Most users lock their computer screens when they temporarily step away from them. While this seems like a good security measure, it isn’t good enough, a researcher demonstrated this week.
Rob Fuller, principal security engineer at R5 Industries, found out that all it takes to copy an OS account password hash from a locked Windows computer is to plug in a special USB device for a few seconds. The hash can later be cracked or used directly in some network attacks.
For his attack, Fuller used a flash-drive-size computer called USB Armory that costs $155, but the same attack can be pulled off with cheaper devices, like the Hak5 LAN Turtle, which costs $50.
The device needs to masquerade as an USB-to-ethernet LAN adapter in such a way that it becomes the primary network interface on the target computer. This shouldn’t be difficult because: 1) operating systems automatically start installing newly connected USB devices, including ethernet cards, even when they are in a locked state and 2) they automatically configure wired or fast ethernet cards as the default gateways.
For example, if an attacker plugs in a rogue USB-to-Gigabit-ethernet adapter into a locked Windows laptop that normally uses a wireless connection, the adapter will get installed and will become the preferred network interface.

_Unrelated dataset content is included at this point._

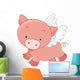 When Pigs Fly Wall Decal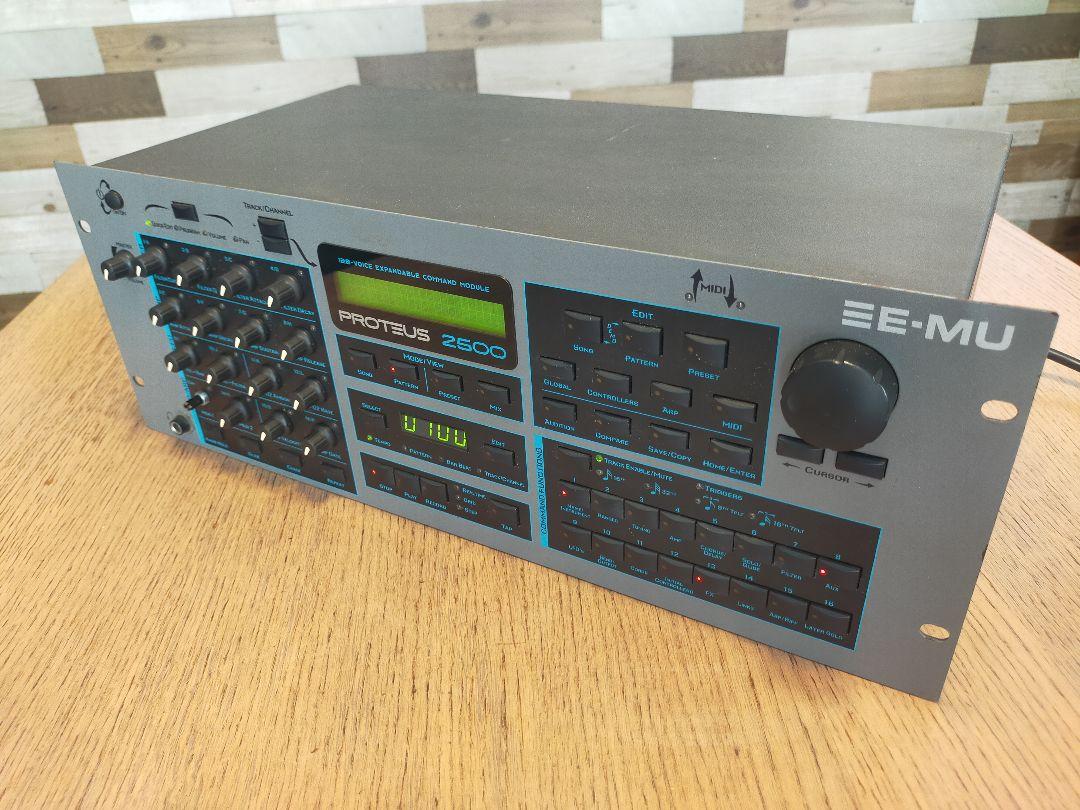 【年内値下中】希少品 E-MU PROTEUS 2500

Furthermore, when a new network card gets installed, the OS configures it to automatically detect the network settings through the Dynamic Host Configuration Protocol (DHCP). This means that an attacker can have a rogue computer at the other end of the ethernet cable that acts as a DHCP server. USB Armory is a computer on a stick that’s powered via USB and can run Linux, so no separate machine is required.

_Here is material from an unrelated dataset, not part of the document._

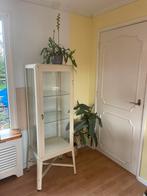 Ikea vitrinekast (Fabrikör) - gebroken wit, Zo goed als nieuw, Minder dan 100 cm, 25 tot 50 cm, 50 tot 100 cm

Once an attacker controls a target computer’s network settings via DHCP, he also controls DNS (Domain Name System) responses, can configure a rogue internet proxy through the WPAD (Web Proxy Autodiscovery) protocol and more. He essentially gains a privileged man-in-the-middle position that can be used to intercept and tamper with the computer’s network traffic.
According to Fuller, computers in a locked state still generate network traffic, allowing for the account name and hashed password to be extracted. The time it takes for a rogue USB device to capture credentials from a system using this attack is around 13 seconds, he said.
He tested the attack successfully on Windows and OS X. However, he’s still working on confirming if OS X is vulnerable by default or if it was his Mac’s particular configuration that was vulnerable.
“First off, this is dead simple and shouldn’t work, but it does,” the researcher said in a blog post. “Also, there is no possible way that I’m the first one who has identified this, but here it is.”
Depending on the Windows version installed on the computer and its configuration, the password hashes will be in NT LAN Manager (NTLM) version 2 or NTLMv1 format. NTLMv2 hashes are harder to crack, but not impossible, especially if the password is not very complex and the attacker has access to a powerful password cracking rig.
There are also some relay attacks against network services where NTLM hashes can be used directly without having to know the user’s plaintext password.